Blog Internacionalize-se: Mais recentemente o senhor posicionou-se
contra a nomeação de Dani Dayan como embaixador de Israel no Brasil. Como o
senhor avalia este episódio?
Sergio Florêncio: Olha… dos quatro filhos que nós temos, o mais
novo resolveu ser diplomata. E hoje ele é diplomata em Tel Aviv. Então eu acho
que vejo de uma forma mais isenta todo o conflito árabe e israelense. Reconheço
pecados e grandes equívocos, radicalismos nos dois lados. Mas no caso da
indicação deste senhor como embaixador no Brasil, achei que foi um grande
equívoco.

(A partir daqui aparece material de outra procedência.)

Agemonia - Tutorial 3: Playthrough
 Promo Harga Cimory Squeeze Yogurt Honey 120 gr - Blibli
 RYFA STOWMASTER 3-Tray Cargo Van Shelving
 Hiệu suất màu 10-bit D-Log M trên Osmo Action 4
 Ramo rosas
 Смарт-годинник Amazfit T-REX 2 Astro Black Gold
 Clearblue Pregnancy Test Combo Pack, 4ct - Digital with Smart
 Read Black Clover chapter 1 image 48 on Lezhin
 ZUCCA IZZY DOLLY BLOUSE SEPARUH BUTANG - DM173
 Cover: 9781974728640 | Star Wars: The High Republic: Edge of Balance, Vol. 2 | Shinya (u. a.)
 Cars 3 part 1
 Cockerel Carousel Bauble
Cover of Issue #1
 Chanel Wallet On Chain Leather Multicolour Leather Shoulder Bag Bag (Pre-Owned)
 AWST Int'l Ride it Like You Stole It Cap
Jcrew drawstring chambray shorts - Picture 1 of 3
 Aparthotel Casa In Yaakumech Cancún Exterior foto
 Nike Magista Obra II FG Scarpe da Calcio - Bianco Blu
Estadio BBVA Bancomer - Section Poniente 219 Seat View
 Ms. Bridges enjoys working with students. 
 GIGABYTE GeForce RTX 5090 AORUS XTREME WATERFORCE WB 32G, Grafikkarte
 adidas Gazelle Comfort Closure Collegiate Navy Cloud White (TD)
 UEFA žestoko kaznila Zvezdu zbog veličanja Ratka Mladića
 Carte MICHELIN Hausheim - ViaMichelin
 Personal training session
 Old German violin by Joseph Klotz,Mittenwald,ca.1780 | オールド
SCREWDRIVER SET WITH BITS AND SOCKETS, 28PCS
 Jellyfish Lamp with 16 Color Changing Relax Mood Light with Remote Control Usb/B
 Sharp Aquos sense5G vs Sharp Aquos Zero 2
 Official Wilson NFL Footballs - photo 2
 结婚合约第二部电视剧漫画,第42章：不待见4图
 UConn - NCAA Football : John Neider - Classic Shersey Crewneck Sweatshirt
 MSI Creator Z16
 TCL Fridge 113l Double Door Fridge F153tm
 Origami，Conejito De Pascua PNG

O Brasil tem um posicionamento tradicional contra os assentamentos
israelenses na Cisjordânia palestina. Então é uma posição tradicional do Brasil
e de muitos países – e aí Israel indica como embaixador de Israel no Brasil exatamente
o sujeito que foi o grande responsável pelos assentamentos israelenses na
Cisjordânia. Aquilo era uma afronta ao Brasil. Eu fui contrário a isto, dei
razão as pessoas que criticaram.
Blog Internacionalize-se: E como o senhor avalia a posição do
Brasil quanto ao conflito árabe-palestino?
Sergio Florêncio: Ah, eu acho que o Brasil tem tido no conflito
árabe israelense uma posição muito equilibrada, uma posição tradicional, que
graças a Deus não foi mexida no governo Dilma. Esta posição hoje sustenta que o
começo de uma solução para o problema consiste na criação de dois Estados.
Então eu acho que esta é a solução – e é a solução inclusive que muitos
israelenses reconhecem como sendo o caminho. Agora, eu acho que a grande
mudança neste contexto aconteceu em 2006, quando houve eleições na Palestina e
infelizmente a vitória foi do Hamas e não da Autoridade Palestina. A vitória do
Hamas radicalizou a posição palestina. E depois disto, esse Netanyahu (Benjamin Netanyahu, primeiro ministro de
Israel) em Israel tem uma posição muito radicalizada. E aí com radicalismos
dos dois lados inviabiliza-se essa possibilidade de solução com dois estados.
Acho que este é o problema hoje.
Blog Internacionalize-se: Certo. Já estamos encerrando, mas tenho
uma última pergunta. Qual o conselho o senhor daria para aqueles nossos alunos
que desejam seguir a carreira diplomática?
Sergio Florêncio: Em primeiro lugar, se interessar por política
internacional. Quando abrir o jornal – na verdade ninguém abre mais o jornal né
(risos) – quando abrir o site do jornal, não ler só sobre o impeachment, mas
abrir também a página mundo e ler as duas ou três páginas que os jornais têm sobre
os assuntos internacionais. O ideal é também ler também uma revista em inglês. Eu
acho que o “The Economist” – por exemplo – embora tenha sua linha editorial liberal
e etc – é uma grande revista informativa e eu diria que é importante ler. A
outra recomendação é estudar muito História, do Brasil e do mundo. E a última
recomendação seria escrever bem (risos), o que hoje é cada vez mais difícil.